→ **Stated exercise**
In the interview excerpt, what does the speaker say is the one thing corporations can't really afford?

→ **Document section**
BEGIN
Yes. And these are populist positions, these have consensus among the voters. Who will win is the question. Corporations operate by shutting up the story, by paying off people – the one thing they can’t really afford is the truth. And DuPont was willing to settle, and settle, and settle. But guess what, the truth came out. And Wilbur Tennant’s single wish was granted.

Which makes it worth it.
It’s all worth it, even though the film doesn’t offer a silver bullet. I think movies about whistleblowers that give you that sense of pure victory at the end are disingenuous and don’t really reflect the world as it is.

And the real victory, getting the six illnesses identified as direct exposure to [forever chemical] PFOA – is the saddest victory in the world. It’s heartbreaking. But it’s all you have as actionable evidence to then push back against DuPont and make them culpable.
END
Collection entries:
BEGIN
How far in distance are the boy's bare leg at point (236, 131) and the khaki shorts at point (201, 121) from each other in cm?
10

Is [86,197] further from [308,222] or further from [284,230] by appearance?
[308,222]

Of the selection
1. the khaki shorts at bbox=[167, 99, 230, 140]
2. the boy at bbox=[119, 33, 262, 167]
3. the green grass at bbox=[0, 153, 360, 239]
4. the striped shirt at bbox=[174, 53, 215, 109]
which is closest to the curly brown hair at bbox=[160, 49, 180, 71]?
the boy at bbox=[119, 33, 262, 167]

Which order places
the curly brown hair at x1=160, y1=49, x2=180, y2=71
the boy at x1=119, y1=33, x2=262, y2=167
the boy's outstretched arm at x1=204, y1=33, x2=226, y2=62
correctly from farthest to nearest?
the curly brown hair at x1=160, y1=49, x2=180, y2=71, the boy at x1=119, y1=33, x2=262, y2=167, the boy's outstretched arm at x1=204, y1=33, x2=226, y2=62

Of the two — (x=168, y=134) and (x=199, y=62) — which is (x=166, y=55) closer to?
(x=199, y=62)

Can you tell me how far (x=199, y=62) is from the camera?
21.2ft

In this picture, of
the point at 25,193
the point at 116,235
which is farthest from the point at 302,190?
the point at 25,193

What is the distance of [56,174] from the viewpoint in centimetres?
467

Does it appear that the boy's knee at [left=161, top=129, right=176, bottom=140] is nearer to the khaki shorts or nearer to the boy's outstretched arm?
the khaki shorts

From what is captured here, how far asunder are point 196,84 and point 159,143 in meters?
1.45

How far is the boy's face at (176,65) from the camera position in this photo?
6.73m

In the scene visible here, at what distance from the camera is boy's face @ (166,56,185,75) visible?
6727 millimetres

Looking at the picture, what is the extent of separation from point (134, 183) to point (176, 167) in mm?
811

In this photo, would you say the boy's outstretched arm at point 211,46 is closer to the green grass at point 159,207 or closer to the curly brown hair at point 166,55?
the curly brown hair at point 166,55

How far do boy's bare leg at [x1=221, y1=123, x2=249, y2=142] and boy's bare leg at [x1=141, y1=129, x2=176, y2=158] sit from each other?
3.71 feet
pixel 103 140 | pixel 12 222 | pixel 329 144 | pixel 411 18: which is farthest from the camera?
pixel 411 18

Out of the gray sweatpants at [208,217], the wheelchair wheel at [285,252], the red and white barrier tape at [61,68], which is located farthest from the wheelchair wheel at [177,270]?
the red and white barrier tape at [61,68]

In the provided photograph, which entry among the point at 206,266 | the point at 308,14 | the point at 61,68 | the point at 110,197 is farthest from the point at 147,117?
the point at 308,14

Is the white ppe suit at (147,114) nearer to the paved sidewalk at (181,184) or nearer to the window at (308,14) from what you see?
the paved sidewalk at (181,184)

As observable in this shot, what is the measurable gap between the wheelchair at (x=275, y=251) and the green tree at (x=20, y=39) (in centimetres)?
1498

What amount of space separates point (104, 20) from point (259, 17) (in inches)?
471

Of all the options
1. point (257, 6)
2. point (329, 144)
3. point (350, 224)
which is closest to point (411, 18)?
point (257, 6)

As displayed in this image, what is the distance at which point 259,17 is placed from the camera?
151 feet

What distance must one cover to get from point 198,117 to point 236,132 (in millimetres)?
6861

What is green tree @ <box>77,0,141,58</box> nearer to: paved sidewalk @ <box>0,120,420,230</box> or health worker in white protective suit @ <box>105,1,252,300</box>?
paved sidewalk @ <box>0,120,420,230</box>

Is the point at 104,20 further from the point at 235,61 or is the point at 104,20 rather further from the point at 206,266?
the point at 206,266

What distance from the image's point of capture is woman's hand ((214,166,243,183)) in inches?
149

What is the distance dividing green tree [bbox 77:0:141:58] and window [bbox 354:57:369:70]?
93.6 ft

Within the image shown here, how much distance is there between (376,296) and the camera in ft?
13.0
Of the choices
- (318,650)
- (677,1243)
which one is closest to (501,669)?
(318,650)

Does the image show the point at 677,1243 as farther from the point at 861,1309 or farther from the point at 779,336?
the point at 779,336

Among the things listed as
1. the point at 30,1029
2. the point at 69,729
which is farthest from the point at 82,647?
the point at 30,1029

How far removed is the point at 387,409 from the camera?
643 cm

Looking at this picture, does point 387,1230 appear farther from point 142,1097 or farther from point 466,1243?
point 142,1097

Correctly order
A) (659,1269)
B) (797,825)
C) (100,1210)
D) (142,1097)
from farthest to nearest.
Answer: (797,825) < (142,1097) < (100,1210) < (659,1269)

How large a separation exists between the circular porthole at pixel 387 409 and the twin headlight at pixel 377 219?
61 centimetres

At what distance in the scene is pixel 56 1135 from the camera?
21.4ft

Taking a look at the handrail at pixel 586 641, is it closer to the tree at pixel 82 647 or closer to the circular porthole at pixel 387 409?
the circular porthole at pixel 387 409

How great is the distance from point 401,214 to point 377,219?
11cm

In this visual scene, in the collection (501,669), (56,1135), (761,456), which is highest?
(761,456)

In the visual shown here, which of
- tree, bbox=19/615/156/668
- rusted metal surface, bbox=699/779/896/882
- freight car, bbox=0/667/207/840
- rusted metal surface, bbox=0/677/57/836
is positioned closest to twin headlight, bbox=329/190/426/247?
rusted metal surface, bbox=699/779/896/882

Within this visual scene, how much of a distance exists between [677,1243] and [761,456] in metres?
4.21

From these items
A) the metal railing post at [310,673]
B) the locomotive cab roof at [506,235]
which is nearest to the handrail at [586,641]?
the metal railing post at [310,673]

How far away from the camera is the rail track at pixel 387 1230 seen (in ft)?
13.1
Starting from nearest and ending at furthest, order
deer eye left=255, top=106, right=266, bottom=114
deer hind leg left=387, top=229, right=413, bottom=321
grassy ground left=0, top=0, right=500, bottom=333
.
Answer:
END
→ **Result for this task**
The truth.